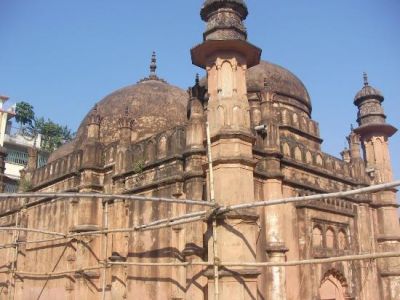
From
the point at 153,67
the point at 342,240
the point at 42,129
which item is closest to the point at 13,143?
the point at 42,129

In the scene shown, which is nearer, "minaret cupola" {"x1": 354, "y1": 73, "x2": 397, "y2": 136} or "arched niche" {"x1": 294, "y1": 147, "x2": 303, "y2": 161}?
"arched niche" {"x1": 294, "y1": 147, "x2": 303, "y2": 161}

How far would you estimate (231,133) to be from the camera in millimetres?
7270

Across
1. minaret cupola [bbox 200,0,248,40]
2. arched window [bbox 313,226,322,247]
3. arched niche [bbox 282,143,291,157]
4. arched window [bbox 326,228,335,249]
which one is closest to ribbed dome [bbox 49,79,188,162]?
arched niche [bbox 282,143,291,157]

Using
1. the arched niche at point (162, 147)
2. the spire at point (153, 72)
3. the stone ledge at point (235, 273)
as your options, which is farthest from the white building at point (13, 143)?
the stone ledge at point (235, 273)

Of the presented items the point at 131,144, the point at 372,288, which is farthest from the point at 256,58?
the point at 372,288

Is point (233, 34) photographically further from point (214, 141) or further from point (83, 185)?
point (83, 185)

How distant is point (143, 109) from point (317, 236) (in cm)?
685

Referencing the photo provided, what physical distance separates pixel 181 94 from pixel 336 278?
8.34 m

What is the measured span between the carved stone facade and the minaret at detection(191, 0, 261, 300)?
0.02 meters

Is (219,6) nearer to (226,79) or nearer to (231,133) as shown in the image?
(226,79)

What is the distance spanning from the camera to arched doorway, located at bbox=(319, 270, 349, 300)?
10617mm

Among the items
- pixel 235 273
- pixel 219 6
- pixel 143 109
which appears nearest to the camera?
pixel 235 273

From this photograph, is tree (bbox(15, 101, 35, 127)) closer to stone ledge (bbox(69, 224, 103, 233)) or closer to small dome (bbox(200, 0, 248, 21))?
stone ledge (bbox(69, 224, 103, 233))

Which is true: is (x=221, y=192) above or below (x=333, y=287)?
above
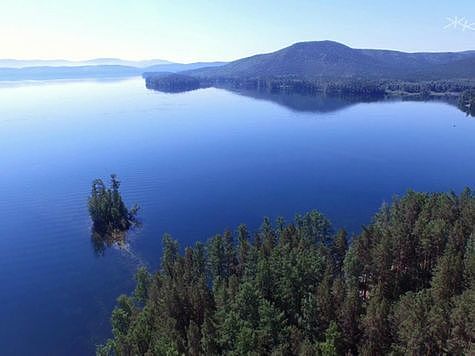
************
▶ [TASK INSTRUCTIONS]
Copy out word for word the part of the entries above that opens with the line containing "Of the presented" and closes with the line containing "0.02 meters", including both of those lines.

▶ [FINAL ANSWER]
Of the presented items the point at 131,144, the point at 372,288, which is farthest from the point at 256,58?
the point at 372,288

Is point (233, 34) photographically further from point (214, 141) or further from point (83, 185)?
point (83, 185)

How distant is point (143, 109) from point (317, 236) (in cm)?
685

Referencing the photo provided, what physical distance separates pixel 181 94 from pixel 336 278?
8.34 m

What is the measured span between the carved stone facade and the minaret at detection(191, 0, 261, 300)?
0.02 meters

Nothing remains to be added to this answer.